◆ Work instruction
Go to the line containing "genus: Odocoileus" in the records below and print it and every following line exactly, on through the line containing "scientific name: Mephitis mephitis", then stop.

Stored data:
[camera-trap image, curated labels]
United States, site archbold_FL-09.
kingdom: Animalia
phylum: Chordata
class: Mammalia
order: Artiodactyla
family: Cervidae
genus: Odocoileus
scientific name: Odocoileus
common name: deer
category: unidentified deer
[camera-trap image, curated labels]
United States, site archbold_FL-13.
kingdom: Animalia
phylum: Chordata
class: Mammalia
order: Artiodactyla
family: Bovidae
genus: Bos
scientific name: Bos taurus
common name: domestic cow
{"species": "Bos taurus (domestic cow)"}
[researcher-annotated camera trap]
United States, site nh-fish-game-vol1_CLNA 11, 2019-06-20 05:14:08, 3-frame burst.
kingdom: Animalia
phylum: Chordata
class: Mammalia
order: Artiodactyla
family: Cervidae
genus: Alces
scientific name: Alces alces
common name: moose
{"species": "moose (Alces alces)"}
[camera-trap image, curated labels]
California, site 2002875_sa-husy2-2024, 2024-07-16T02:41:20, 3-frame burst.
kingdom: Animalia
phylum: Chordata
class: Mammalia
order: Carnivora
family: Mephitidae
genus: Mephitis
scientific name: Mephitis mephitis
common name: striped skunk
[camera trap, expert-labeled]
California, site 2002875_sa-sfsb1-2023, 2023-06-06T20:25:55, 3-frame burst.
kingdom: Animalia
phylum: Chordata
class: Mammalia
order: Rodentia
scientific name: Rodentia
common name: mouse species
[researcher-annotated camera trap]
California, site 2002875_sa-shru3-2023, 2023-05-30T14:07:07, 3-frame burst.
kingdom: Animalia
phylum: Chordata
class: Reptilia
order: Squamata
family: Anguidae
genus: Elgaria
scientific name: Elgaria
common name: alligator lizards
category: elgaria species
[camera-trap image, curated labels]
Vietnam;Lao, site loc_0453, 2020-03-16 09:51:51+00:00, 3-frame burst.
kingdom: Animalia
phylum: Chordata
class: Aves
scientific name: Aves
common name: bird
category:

◆ Written solution
genus: Odocoileus
scientific name: Odocoileus
common name: deer
category: unidentified deer
[camera-trap image, curated labels]
United States, site archbold_FL-13.
kingdom: Animalia
phylum: Chordata
class: Mammalia
order: Artiodactyla
family: Bovidae
genus: Bos
scientific name: Bos taurus
common name: domestic cow
{"species": "Bos taurus (domestic cow)"}
[researcher-annotated camera trap]
United States, site nh-fish-game-vol1_CLNA 11, 2019-06-20 05:14:08, 3-frame burst.
kingdom: Animalia
phylum: Chordata
class: Mammalia
order: Artiodactyla
family: Cervidae
genus: Alces
scientific name: Alces alces
common name: moose
{"species": "moose (Alces alces)"}
[camera-trap image, curated labels]
California, site 2002875_sa-husy2-2024, 2024-07-16T02:41:20, 3-frame burst.
kingdom: Animalia
phylum: Chordata
class: Mammalia
order: Carnivora
family: Mephitidae
genus: Mephitis
scientific name: Mephitis mephitis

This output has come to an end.